Challenge: Rewrite the entries below with "closest" substituted for "nearest" and everything else kept the same. Leave out the pictures.
+ + + + +
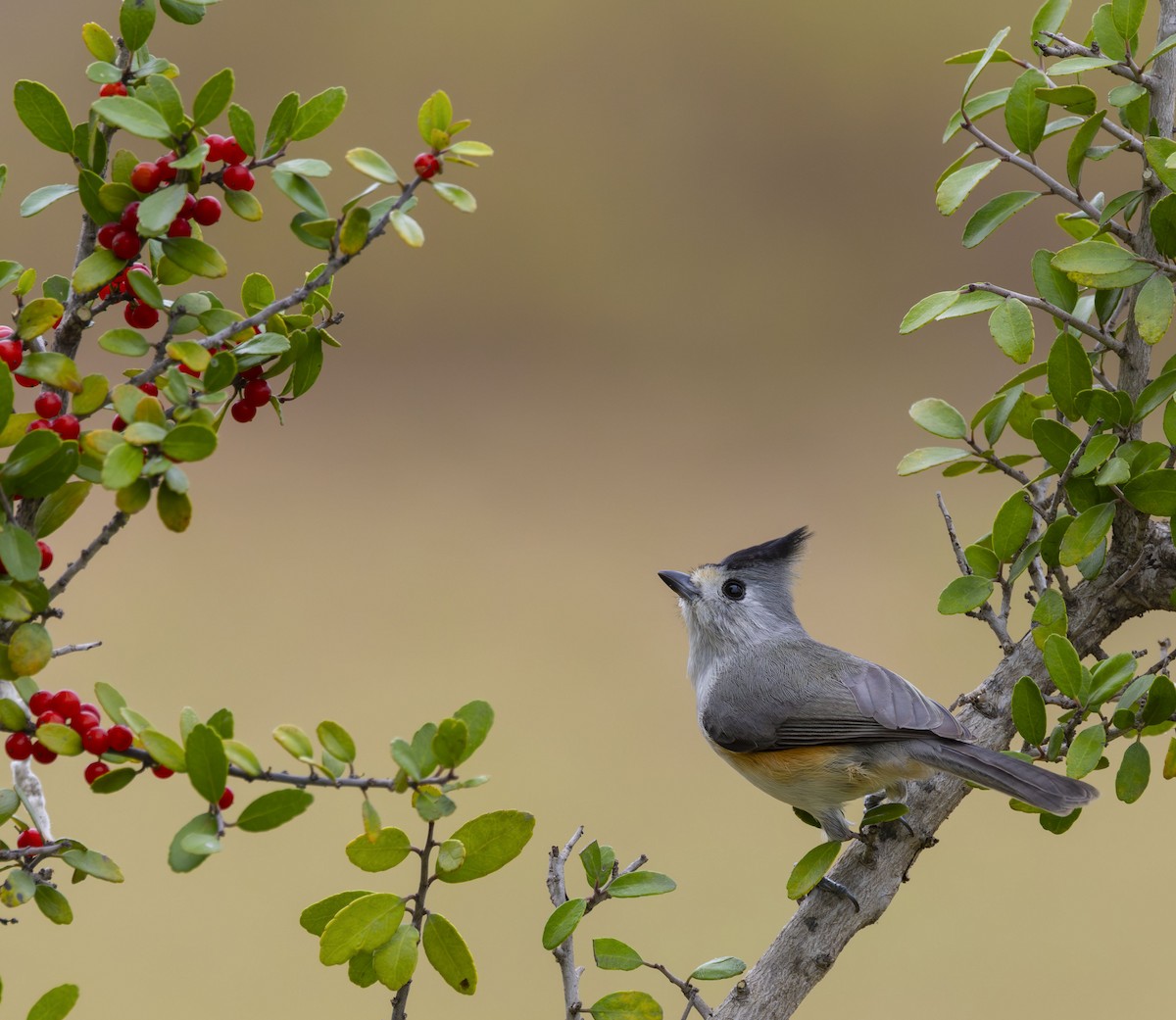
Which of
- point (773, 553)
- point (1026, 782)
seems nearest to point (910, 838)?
point (1026, 782)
+ + + + +
Result of the exercise:
Which of
- point (773, 553)
- point (1026, 782)
seems closest to point (910, 838)?
point (1026, 782)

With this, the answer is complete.